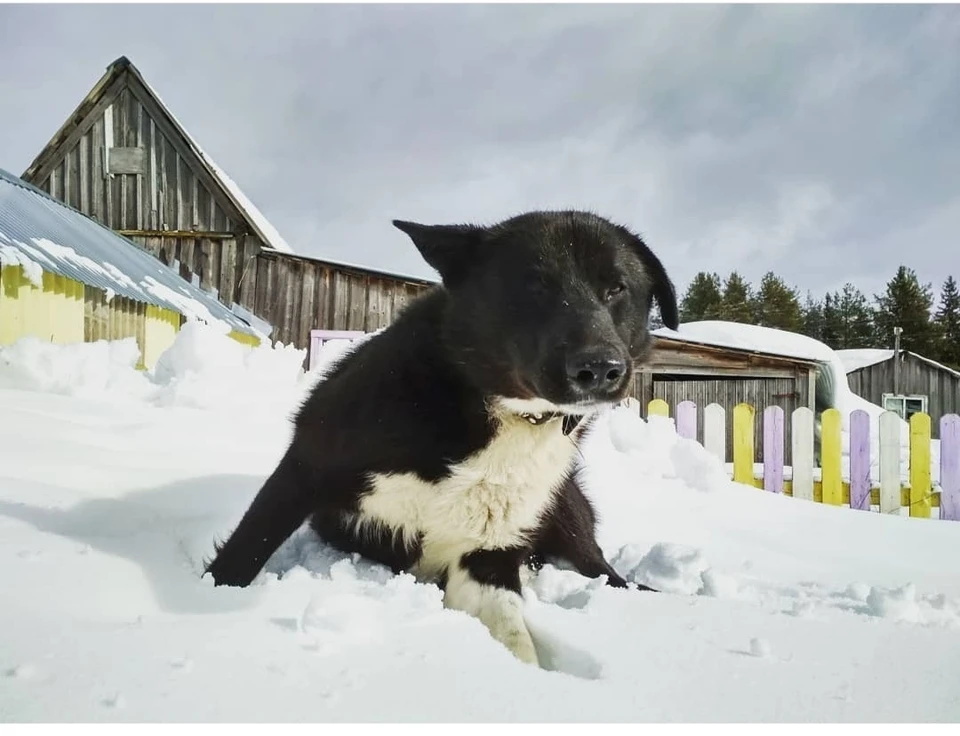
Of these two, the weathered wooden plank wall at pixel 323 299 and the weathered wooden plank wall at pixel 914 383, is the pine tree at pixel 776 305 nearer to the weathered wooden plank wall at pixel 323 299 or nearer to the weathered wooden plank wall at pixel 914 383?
the weathered wooden plank wall at pixel 914 383

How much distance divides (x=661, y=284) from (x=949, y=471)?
480cm

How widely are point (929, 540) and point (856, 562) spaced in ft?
2.86

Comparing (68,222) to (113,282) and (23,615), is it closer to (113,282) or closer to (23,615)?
(113,282)

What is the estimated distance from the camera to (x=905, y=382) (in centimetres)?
2273

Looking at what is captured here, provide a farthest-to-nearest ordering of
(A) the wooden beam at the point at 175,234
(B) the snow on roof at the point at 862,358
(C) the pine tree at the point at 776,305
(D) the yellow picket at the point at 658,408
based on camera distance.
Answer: (C) the pine tree at the point at 776,305, (B) the snow on roof at the point at 862,358, (A) the wooden beam at the point at 175,234, (D) the yellow picket at the point at 658,408

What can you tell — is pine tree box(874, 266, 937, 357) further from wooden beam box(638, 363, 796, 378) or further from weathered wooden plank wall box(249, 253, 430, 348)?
weathered wooden plank wall box(249, 253, 430, 348)

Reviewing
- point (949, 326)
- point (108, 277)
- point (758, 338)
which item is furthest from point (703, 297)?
point (108, 277)

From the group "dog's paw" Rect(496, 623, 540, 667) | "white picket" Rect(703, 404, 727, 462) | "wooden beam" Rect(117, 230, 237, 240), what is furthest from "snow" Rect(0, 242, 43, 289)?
"wooden beam" Rect(117, 230, 237, 240)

* **Task**
Write out all of the material above word for word, leaving out the pictures.

* **Task result**
Of these two, the weathered wooden plank wall at pixel 323 299 and the weathered wooden plank wall at pixel 914 383, is the pine tree at pixel 776 305 nearer to the weathered wooden plank wall at pixel 323 299 or nearer to the weathered wooden plank wall at pixel 914 383?
the weathered wooden plank wall at pixel 914 383

How much distance divides (x=661, y=284) from (x=949, y=471)?
480cm

How widely are point (929, 540) and point (856, 562) spaced in ft?
2.86

Comparing (68,222) to (113,282) and (23,615), is it closer to (113,282) or closer to (23,615)?
(113,282)

What is the estimated distance from the camera to (x=905, y=382) (in centimetres)?
2273

Looking at what is captured here, provide a farthest-to-nearest ordering of
(A) the wooden beam at the point at 175,234
(B) the snow on roof at the point at 862,358
(C) the pine tree at the point at 776,305
(D) the yellow picket at the point at 658,408
based on camera distance.
Answer: (C) the pine tree at the point at 776,305, (B) the snow on roof at the point at 862,358, (A) the wooden beam at the point at 175,234, (D) the yellow picket at the point at 658,408

What can you tell — is pine tree box(874, 266, 937, 357) further from wooden beam box(638, 363, 796, 378) or further from weathered wooden plank wall box(249, 253, 430, 348)?
weathered wooden plank wall box(249, 253, 430, 348)

Reviewing
- point (949, 326)
- point (108, 277)
- point (758, 338)
which item is furthest from point (703, 297)?
point (108, 277)

From the group "dog's paw" Rect(496, 623, 540, 667) | "white picket" Rect(703, 404, 727, 462) | "wooden beam" Rect(117, 230, 237, 240), what is furthest from "snow" Rect(0, 242, 43, 289)?
"wooden beam" Rect(117, 230, 237, 240)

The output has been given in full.